Tag: Ethiopian

Don’t let’s start

Saturday, February 23rd, 2008 | All Things, Eats, Music

They Might Be Giants, a.k.a., John Flansburgh and John Linnell, were scheduled to perform at the Borders at the Time Warner Center this Saturday afternoon to promote their newest children’s CD/DVD Here Come the 123s — follow-up to 2005’s Here Come the ABCs. It had been quite a while since I’d seen the Brooklyn duo live, and it seems that in the intervening years, they’ve become better known for their children’s projects and television theme song work.
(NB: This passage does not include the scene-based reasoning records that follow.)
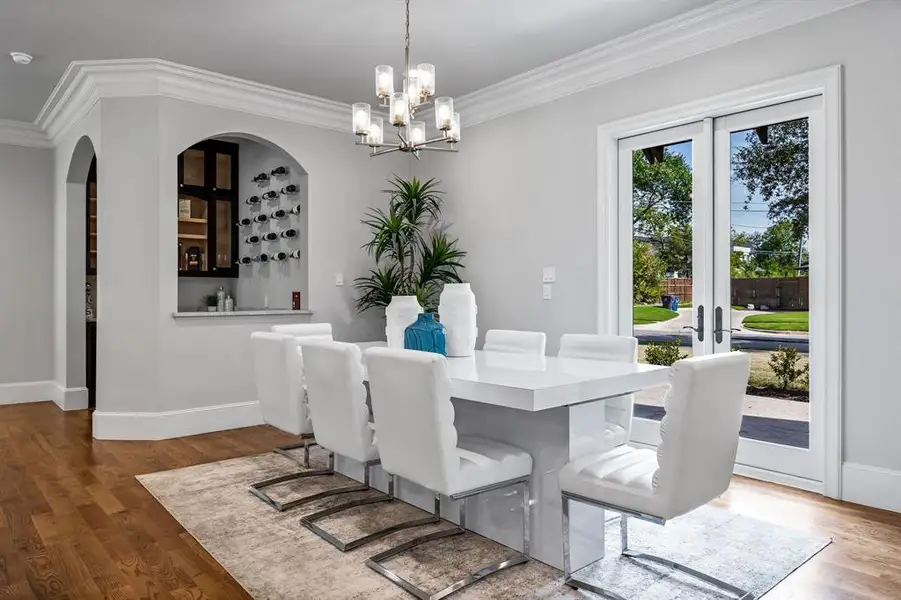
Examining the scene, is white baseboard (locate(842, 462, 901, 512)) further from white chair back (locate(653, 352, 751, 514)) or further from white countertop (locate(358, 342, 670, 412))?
white chair back (locate(653, 352, 751, 514))

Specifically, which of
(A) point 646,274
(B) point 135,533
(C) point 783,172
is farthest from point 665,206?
(B) point 135,533

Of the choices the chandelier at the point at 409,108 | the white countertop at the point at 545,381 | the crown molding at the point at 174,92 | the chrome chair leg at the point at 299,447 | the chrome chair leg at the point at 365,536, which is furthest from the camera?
the crown molding at the point at 174,92

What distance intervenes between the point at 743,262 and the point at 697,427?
211 centimetres

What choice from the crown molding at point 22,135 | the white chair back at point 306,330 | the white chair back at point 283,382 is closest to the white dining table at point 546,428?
the white chair back at point 283,382

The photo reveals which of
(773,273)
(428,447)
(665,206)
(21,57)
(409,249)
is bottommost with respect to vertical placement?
(428,447)

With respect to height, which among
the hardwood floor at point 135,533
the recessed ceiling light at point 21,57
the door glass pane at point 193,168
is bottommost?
the hardwood floor at point 135,533

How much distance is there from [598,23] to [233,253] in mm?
4298

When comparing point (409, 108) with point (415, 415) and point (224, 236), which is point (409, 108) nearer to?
point (415, 415)

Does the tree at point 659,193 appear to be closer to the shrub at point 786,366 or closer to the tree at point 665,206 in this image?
the tree at point 665,206

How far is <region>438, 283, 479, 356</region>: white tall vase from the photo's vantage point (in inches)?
128

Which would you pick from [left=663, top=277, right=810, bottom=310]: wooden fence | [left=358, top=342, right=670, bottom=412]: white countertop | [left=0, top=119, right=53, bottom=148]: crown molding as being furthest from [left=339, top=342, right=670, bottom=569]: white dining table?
[left=0, top=119, right=53, bottom=148]: crown molding

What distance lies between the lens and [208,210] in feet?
20.8

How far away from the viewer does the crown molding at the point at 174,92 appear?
4551mm

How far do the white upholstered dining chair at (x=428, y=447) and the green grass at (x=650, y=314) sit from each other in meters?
2.01
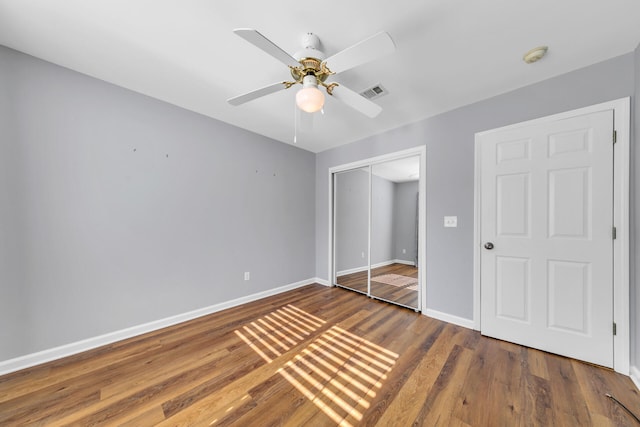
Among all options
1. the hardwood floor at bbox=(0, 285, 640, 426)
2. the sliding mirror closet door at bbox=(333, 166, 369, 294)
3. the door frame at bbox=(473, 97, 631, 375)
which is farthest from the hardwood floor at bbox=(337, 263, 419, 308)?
the door frame at bbox=(473, 97, 631, 375)

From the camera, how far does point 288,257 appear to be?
12.6ft

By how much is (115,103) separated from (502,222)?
4082mm

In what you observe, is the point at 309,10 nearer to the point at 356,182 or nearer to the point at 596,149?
the point at 596,149

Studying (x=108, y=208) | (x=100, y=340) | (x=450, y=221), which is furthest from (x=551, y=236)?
(x=100, y=340)

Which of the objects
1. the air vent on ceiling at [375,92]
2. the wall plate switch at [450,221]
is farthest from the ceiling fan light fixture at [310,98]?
the wall plate switch at [450,221]

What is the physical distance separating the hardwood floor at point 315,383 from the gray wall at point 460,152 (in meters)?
0.54

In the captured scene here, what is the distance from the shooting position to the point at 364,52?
4.45 ft

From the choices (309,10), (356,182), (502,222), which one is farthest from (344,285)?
(309,10)

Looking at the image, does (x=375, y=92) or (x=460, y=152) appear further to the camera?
(x=460, y=152)

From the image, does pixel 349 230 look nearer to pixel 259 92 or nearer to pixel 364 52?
pixel 259 92

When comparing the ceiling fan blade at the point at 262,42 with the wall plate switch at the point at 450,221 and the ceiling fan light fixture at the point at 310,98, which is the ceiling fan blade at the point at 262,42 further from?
the wall plate switch at the point at 450,221

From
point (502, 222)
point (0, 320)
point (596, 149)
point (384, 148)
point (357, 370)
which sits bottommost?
point (357, 370)

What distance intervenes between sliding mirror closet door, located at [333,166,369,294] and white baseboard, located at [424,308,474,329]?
127 cm

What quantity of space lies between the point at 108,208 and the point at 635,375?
4586 mm
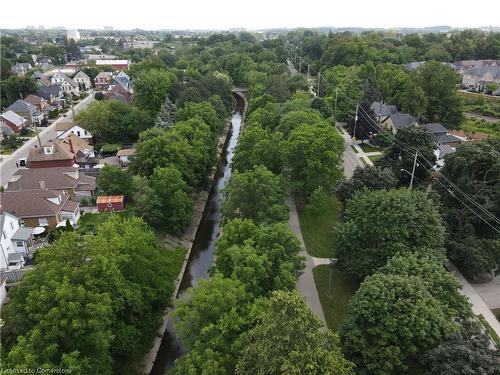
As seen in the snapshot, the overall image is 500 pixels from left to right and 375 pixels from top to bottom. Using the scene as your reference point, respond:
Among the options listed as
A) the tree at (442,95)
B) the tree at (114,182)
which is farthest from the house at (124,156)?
the tree at (442,95)

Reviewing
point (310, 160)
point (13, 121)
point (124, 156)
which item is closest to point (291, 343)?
point (310, 160)

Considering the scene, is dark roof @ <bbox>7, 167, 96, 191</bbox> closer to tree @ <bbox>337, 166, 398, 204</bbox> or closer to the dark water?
the dark water

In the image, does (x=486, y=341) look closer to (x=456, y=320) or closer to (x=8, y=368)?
(x=456, y=320)

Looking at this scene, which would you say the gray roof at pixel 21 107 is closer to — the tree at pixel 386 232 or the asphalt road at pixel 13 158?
the asphalt road at pixel 13 158

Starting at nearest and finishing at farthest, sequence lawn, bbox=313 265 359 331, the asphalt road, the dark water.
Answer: the dark water, lawn, bbox=313 265 359 331, the asphalt road

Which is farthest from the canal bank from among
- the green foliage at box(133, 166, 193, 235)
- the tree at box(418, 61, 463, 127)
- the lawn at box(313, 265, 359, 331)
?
the tree at box(418, 61, 463, 127)

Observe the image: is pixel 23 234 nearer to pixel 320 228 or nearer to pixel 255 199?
pixel 255 199
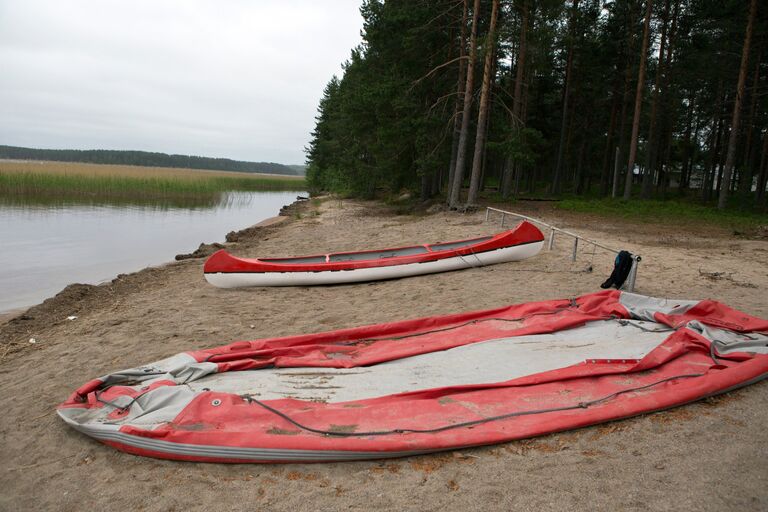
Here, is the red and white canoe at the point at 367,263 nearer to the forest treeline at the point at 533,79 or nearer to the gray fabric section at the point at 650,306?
the gray fabric section at the point at 650,306

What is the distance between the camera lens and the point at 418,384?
382 centimetres

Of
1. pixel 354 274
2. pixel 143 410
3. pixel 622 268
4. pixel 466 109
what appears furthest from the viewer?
pixel 466 109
Very well known, in the former case, if this afternoon’s crowds were any indication. It seemed that the entire stroller brigade population of the Upper West Side had convened on the bookstore at Columbus Circle, where dozens of toddlers were propped up on adult shoulders, their little faces peering above the stacks like rows of prairie dogs.

TMBG crowd

Columbus Circle snow

Later that night, CF’s birthday dinner at Ghenet — a “particularly vegetarian friendly” Ethiopian restaurant on Mulberry. The yellow banner outside touts it as the place “Where Angels Eat”; “ghenet” is an Amharic word meaning “paradise”. Turns out that CF and MT are something of Ethiopian food aficionados, having made the rounds at most of the Ethiopian restaurants in New York: Meskerem, Queen of Sheba, Awash… though as of that night, not yet Marcus Samuelsson‘s newly opened Merkato 55. Ghenet is their favorite of the bunch, though.

While the rest of the party dug into the meat dishes, we three split the vegetarian combo platter, which seemed to consist of a bit of every vegetarian dish offered at the restaurant. I counted at least eight scoops in all, served up on a palette of moist, tangy injera flatbread whose torn off pieces doubled as utensils. About half of the items were bean-based, the rest were combinations of potatoes, carrots, onions, cabbage, collard greens and beets, with variations on seasoning, textures and spiciness.

It had been a couple of years since I went out for Ethiopian, and in the midst of such tasty food, I made the amateur error of eating just to the point of satiety. Note: that spongy injera will, and did, grow to several times its original size in the stomach — an expansion that no amount of tej (Ethiopian honey wine) would tamp down, making for some moments of uncomfortable fullness later at Sweet & Vicious.